On a peaceful day at the beginning of August, when all seemed dull and repetitive, scarlet red flames engulfed my city. Texting your relatives and friends, “hey, are you okay?”, while anxiety took over your body every second the texts remained unanswered makes you forget that you have ever lived before this specific moment. You forget that an hour ago, you were lying peacefully on your bed. A day ago, you were visiting a friend you haven’t seen since the start of summer. Three months ago, you were a 15 year old student skipping your online class. This can be described as the exact opposite of your life flashing before your eyes, because at that moment, despite your accelerated heartbeat and shaking hands, your life pauses, and all your daily mundane tasks seem insignificant, almost non-existent, because right now, all you need to know is that your friends and family are alive and unharmed. Because right now, the only emotion you should be feeling is gratitude that you have survived long enough to be here , trying to make sense of what happened more than a year ago through this piece.

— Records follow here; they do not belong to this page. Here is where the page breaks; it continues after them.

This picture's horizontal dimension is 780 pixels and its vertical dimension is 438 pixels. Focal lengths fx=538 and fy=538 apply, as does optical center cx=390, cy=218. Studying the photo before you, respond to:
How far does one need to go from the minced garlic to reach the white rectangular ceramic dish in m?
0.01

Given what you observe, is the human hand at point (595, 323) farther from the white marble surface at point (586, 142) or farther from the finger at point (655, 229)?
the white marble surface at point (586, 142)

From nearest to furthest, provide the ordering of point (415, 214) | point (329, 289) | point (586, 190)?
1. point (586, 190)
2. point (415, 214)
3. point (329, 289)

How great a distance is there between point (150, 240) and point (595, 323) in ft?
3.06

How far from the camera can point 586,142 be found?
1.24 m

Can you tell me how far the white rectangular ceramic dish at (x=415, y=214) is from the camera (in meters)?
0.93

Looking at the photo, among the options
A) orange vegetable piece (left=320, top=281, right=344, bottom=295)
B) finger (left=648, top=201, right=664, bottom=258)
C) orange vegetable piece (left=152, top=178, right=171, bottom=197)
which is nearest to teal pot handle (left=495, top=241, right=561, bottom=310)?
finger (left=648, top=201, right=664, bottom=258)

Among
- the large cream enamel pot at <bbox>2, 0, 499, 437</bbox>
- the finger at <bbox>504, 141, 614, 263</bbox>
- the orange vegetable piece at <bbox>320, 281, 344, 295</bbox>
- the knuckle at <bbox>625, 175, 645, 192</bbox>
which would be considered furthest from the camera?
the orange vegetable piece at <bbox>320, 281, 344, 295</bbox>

Blood splattered on the streets of Gemmayze; this gruesome scene will forever remain engraved in my brain. An area known for its exuberant nightlife now resembled a battlefield. I only witnessed this event from afar, yet I was white with terror and hit with sleepless nights for weeks after the incident. Watching the news for a while after that day was brutal. Families were pleading for any news of their missing kids, dozens of people in comas, and the others all dead. After repeatedly hearing the phrase “The August 4th explosion” followed with yet another detailed and horrid description of what had happened, your mind eventually starts muting out these words whenever uttered . You become an expert at mechanically explaining what went down to your friends and family abroad, who are concerned about your well-being and whereabouts, in very political and professional terms .
The streets started to be filled again after a few months. Gatherings and outings were being planned, and regular life seemed to have resumed. The explosion site seems to have become a touristic one. Why were people gathered taking selfies in front of the damaged port? Is it so very beautiful that people lost their lives just a few months ago at the same place these pictures are being taken?
The youth has been robbed from having a normal teenagehood. They’re angry and frustrated for even being born here. The young men and women are already fleeing the country, seeking a slightly better future to not waste years of hard work and thousands of dollars spent on education. Though a sense of nationalism still remains, buried deep in their hearts. While for the elders, this is simply just a déjà vu, something they’ve grown numb to, a very ordinary occurrence.
Today, after a year of healing and acceptance , nostalgia fills my body as I walk down the streets of my city still suffering the aftermath of a turbulence. The forever closed shops and the destroyed showcases are a burdensome reminder of what has happened, of a past that cannot be altered. Despite the evident damage Beirut suffered and is still suffering until today, it is still truly magnificent. It is one of the greatest cities indeed, still and will forever be a vision.